Oireachtas Joint and Select Committees

Wednesday, 25 April 2018

Joint Oireachtas Committee on Health

Business of Joint Committee
Foetal Anti-Convulsant Syndrome: Discussion

9:00 am

Dr. John Murphy:

Deputy O'Reilly hit upon a very important issue on the discrepancy in figures. There is always a problem with data collection, in how it is collected and how we centralise the collection of that data, particularly when a drug has a number of side effects. If it clearly had one side effect, and one side effect only, one would imagine that the relationship would be very clear but this one was different. Sometimes it causes a physical disability, other times it causes a problem with a child's learning abilities and so on. Those are very different issues. The other problem about malformation is that they vary. For instance, a child might be born with a cleft lip or palate and will go into the service with plastic surgeons, or a child will be born with spina bifida and will be sent off with neurosurgeons. A child might have a hand or thumb deformity and will be dealt with by an orthopaedic surgeon. It means that early on, the children will go off in very different directions. How it will happen that the relationships will be made, and how it is reported centrally, or will it be reported back to the company which makes the drug is an important issue.
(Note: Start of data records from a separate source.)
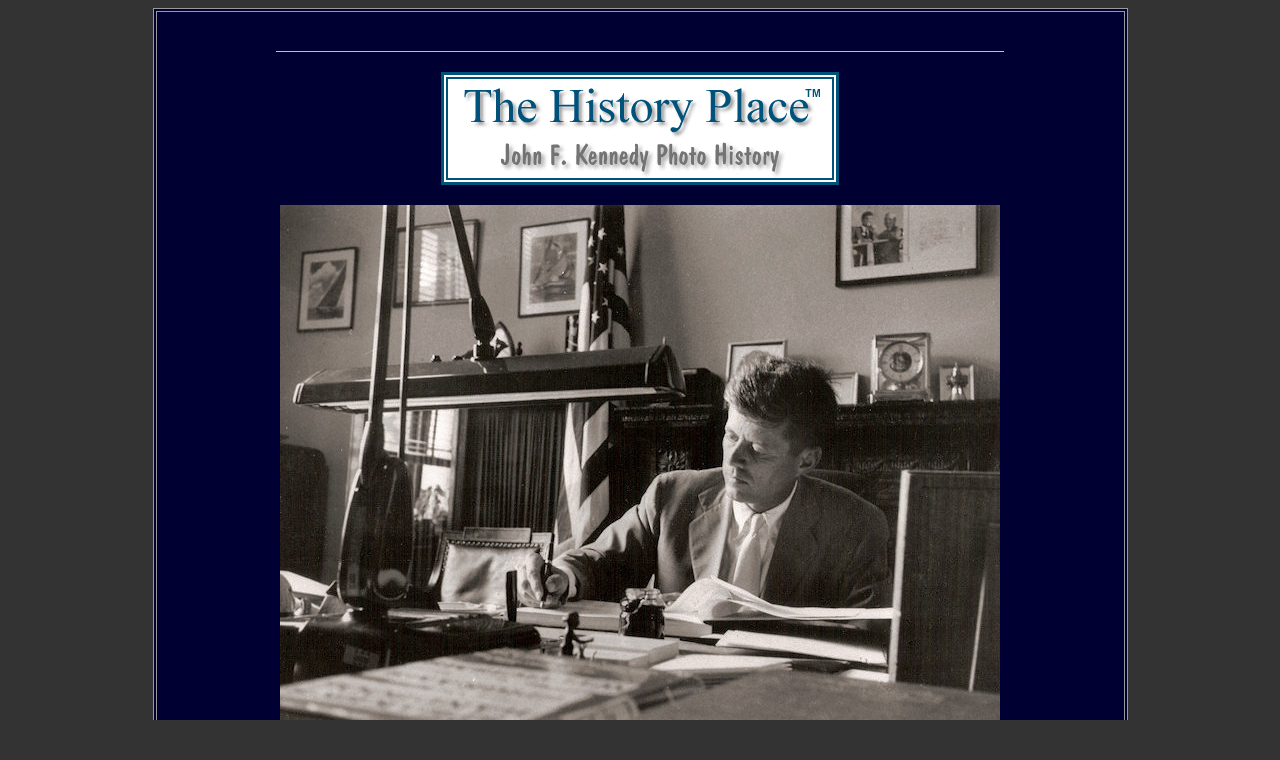

--- FILE ---
content_type: text/html
request_url: https://www.historyplace.com/kennedy/politician-senate-desk.htm
body_size: 1249
content:
<!doctype html>
<html>
<head>
<meta charset="UTF-8">
<title>The History Place - John F. Kennedy Photo History: The Politician: At His Desk</title>
<!-- Global site tag (gtag.js) - Google Analytics -->
<script async src="https://www.googletagmanager.com/gtag/js?id=UA-29013255-1"></script>
<script>
  window.dataLayer = window.dataLayer || [];
  function gtag(){dataLayer.push(arguments);}
  gtag('js', new Date());

  gtag('config', 'UA-29013255-1');
</script>

</head>

<body  BGCOLOR="#333333" text="C0C0C0" link="#FFFFFF" vlink="#FFFFFF" alink="#FFFFFF">
<table width="975" border="1" align="center" cellpadding="10" bordercolor="#999999" bgcolor="#000033">
  <tr>
    <td valign="top">
<div align="center">
  <p><script type="text/javascript"><!--
	e9 = new Object();
    e9.size = "728x90";
//--></script>
<script type="text/javascript" src="//tags.expo9.exponential.com/tags/TheHistoryPlace/ROS/tags.js"></script></p>
  <p><img src="ad-thin-grey-728.jpg" width="728" height="1" /></p>
  <p><img src="thp-jfk.gif" alt="The History Place - John F. Kennedy Photo History" width="398" height="113" /></p>
  <p><img src="politician-senate-desk.jpg" width="720" height="519" /></p>
  <table width="720" border="2" cellspacing="2" cellpadding="2">
    <tr>
      <td height="21" align="left"><strong><font color="#CCCCCC" size="-1" face="Arial, Helvetica, sans-serif">The Politician: 1955 - Senator Kennedy at his desk after another ordeal of back surgery 
          and a lengthy hospital stay and recovery during which he produced the book Profiles 
          in Courage. The book examined the lives of eight outstanding past U.S. 
          Senators and went on to win the 1957 Pulitzer Prize for biography, greatly 
          enhancing Jack's reputation.</font></strong></td>
    </tr>
  </table>
  <blockquote>
    <p align="left"><a href="politician.htm#pol11">Return to The History Place - John F. Kennedy  Photo History: The Politician<br />
  </a><a href="../index.html">The History Place Main Index Page</a></p>
  </blockquote>
  <p align="center"><font color="#CCCCCC" size="-1"><b>Copyright &copy; 2011 The History 
  Place&#153; All Rights Reserved</b></font></p>
  
  <div align="left">
    <p><font color="#CCCCCC" size="-1">Terms of use: Private home/school non-commercial, 
      non-Internet re-usage only is allowed of any text, graphics, photos, audio 
      clips, other electronic files or materials from The History Place.</font></p>
  </div>
</div></td>
</tr>
</table>
</body>
</html>
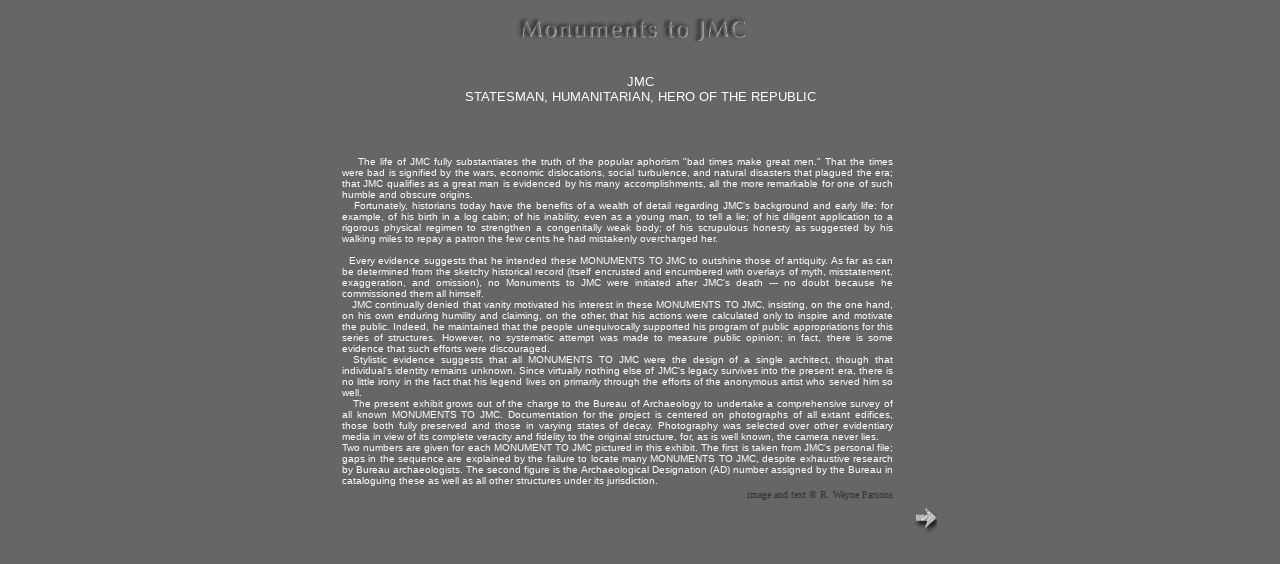

--- FILE ---
content_type: text/html
request_url: http://safetgallery.com/JMCPages/JMCIntro.html
body_size: 2261
content:
<!DOCTYPE HTML PUBLIC "-//W3C//DTD HTML 4.01 Transitional//EN">
<html>
<head>
<title>Monuments to JMC</title>
<meta http-equiv="Content-Type" content="text/html; charset=iso-8859-1">
<style type="text/css">
<!--
@import url(../CSS/WriteupStyle.css);
-->
</style>
</head>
If the child only has neurodevelopmental problems, they will not manifest early on, they may only develop and become apparent in the second half of the first year when the child is a toddler. That is well after the pregnancy has ended and the relationship may not be remembered or enough emphasis might not be placed on it. That leads to discrepancies.

With an agent such as this, one needs an association, for starters, that someone has been on a medication during pregnancy and now it is associated with a problem with the child. One has to look to see if the relationship is clear and the child does not also have some other underlying problems. That must be tightened up in the future. Geneticists are the key people to bring closure on a place and to decide that, one needs a genetic input. As a specialist, I might identify the problem and know there was an association with Epilim, I will put it together but get a geneticist involved to ensure there is no other factor that could have affected the child in the womb, and that no other cause for the malformation occurred in the womb. That is an important area.

We described a series of 29 cases which were very carefully reported by the group in Crumlin. That is the kind of model that we would need.

Someone asked what is happening in other countries. I was speaking to a colleague who is a geneticist in the United Kingdom. They have processed and evaluated 100 cases. That would need to happen. We would need to collate cases where parents have had the issue of Epilim in pregnancy and they have a child with challenges or difficulties. They would have to go through the system to ensure that the diagnosis is correct for their sake and establish whether the children have some other problems as well. It would be a great help if that could happen. There is a model there but we will need clearer figures in future because that has been an issue.